Lay out the lines of the entries as a JSON list of strings, one string per line, with blank lines left out. Begin at the line that contains "How much distance" and stop after the last line of the entries.

__Raw records__:
******************************

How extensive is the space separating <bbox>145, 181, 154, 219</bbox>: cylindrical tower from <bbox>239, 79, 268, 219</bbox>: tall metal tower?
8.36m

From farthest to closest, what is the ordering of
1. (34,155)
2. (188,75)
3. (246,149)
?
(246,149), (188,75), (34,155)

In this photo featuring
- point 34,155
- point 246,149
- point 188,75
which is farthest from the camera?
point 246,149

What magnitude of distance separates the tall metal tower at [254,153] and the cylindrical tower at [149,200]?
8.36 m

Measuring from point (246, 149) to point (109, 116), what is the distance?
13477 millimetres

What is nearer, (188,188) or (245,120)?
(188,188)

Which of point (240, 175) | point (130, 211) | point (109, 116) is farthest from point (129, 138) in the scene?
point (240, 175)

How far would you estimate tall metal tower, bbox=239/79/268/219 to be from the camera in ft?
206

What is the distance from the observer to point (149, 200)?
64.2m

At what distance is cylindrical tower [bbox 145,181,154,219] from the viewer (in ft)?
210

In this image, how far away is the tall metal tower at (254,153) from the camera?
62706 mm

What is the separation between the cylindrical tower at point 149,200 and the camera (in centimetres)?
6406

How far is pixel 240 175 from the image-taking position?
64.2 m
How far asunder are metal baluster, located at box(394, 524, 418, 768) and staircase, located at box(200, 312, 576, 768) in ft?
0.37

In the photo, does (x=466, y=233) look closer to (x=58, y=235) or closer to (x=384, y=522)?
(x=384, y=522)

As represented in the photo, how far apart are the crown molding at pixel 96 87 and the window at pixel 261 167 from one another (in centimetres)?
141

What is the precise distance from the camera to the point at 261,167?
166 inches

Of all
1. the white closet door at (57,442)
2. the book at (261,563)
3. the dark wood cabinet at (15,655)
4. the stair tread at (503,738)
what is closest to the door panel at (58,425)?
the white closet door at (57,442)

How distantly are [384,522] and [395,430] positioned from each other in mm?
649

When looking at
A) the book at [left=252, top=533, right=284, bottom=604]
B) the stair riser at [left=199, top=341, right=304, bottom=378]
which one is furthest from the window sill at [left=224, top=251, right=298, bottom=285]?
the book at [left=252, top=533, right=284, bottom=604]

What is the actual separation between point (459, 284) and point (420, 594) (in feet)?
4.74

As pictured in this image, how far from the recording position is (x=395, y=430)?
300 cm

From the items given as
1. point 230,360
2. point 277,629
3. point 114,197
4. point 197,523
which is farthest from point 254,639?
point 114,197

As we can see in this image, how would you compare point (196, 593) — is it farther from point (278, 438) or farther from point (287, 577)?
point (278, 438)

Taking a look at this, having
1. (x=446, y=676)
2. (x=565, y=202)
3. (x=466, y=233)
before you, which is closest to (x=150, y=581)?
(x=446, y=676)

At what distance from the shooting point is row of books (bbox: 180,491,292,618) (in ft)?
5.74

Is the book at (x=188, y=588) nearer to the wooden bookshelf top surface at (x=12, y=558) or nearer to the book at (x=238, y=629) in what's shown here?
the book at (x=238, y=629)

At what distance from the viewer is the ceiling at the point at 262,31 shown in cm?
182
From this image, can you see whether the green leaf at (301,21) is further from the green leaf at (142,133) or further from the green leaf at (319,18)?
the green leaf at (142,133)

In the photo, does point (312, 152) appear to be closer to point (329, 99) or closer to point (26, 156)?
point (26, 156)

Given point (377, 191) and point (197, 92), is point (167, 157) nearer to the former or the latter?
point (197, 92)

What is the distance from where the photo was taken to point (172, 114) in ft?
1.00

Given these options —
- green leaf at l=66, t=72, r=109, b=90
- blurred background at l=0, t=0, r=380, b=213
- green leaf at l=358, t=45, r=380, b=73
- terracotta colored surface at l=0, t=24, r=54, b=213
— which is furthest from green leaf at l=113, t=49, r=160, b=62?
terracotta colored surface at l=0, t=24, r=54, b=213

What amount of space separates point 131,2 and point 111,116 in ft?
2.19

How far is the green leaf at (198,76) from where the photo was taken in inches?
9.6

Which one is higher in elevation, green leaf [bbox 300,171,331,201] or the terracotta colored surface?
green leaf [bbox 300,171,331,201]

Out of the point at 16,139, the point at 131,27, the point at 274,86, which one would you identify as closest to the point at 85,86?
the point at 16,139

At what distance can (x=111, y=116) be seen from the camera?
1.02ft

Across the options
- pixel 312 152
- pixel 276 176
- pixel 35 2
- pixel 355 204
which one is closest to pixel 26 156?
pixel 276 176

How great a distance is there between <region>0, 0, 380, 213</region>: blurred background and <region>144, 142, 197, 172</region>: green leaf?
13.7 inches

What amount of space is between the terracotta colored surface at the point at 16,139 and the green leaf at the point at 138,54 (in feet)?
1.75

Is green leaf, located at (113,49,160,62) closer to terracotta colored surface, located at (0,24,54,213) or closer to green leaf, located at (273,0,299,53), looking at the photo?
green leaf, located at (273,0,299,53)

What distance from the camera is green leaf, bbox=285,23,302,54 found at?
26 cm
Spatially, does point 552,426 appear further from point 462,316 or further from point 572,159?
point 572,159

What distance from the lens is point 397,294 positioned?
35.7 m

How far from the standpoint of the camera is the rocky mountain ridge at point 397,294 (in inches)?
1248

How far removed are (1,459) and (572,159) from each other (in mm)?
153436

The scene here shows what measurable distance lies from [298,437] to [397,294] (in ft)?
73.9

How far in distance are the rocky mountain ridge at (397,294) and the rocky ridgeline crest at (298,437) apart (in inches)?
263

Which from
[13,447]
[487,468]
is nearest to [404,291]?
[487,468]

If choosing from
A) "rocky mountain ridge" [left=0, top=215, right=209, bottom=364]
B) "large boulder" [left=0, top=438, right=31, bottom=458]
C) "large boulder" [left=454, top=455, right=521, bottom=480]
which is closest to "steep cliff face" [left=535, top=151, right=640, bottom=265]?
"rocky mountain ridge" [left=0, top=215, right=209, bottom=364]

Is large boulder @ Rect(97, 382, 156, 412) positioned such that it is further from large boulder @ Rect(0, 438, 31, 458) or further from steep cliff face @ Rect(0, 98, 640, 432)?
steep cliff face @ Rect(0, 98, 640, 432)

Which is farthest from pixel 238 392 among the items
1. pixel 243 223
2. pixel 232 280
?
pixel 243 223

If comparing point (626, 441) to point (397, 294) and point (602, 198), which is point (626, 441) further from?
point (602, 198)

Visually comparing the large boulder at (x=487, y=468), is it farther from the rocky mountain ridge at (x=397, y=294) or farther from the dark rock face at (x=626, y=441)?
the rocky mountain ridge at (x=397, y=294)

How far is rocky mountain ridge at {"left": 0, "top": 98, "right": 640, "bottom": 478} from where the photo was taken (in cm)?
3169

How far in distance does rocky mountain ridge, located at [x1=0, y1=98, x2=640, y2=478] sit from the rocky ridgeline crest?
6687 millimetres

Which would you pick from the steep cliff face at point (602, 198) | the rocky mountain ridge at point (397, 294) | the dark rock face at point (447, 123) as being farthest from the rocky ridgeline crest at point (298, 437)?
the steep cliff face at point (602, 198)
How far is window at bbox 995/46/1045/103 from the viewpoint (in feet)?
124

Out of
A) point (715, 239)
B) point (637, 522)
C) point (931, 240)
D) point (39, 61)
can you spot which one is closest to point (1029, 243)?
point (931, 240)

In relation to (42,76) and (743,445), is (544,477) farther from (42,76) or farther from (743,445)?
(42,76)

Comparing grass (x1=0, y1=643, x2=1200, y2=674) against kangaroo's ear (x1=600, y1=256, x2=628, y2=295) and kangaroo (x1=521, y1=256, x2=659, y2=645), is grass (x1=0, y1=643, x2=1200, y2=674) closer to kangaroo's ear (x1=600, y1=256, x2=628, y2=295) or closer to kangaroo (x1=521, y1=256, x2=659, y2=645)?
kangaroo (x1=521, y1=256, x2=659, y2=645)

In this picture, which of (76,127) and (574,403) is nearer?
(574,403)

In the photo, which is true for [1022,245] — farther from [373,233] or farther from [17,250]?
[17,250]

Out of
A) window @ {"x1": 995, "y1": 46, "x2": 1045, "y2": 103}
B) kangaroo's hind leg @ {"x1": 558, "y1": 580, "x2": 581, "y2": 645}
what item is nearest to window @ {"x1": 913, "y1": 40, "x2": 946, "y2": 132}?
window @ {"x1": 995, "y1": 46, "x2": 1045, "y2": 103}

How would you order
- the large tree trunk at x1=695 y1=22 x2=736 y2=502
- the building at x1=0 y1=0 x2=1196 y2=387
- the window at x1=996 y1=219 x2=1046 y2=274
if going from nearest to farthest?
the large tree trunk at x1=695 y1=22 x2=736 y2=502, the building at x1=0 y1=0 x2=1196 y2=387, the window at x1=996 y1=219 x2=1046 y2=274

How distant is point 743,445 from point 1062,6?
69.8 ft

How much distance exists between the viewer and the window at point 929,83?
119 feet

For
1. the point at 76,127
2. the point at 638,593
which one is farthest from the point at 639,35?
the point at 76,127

******************************

__Response__:
[
  "How much distance exists between the viewer and the window at point 929,83?",
  "119 feet",
  "For",
  "1. the point at 76,127",
  "2. the point at 638,593",
  "which one is farthest from the point at 639,35?",
  "the point at 76,127"
]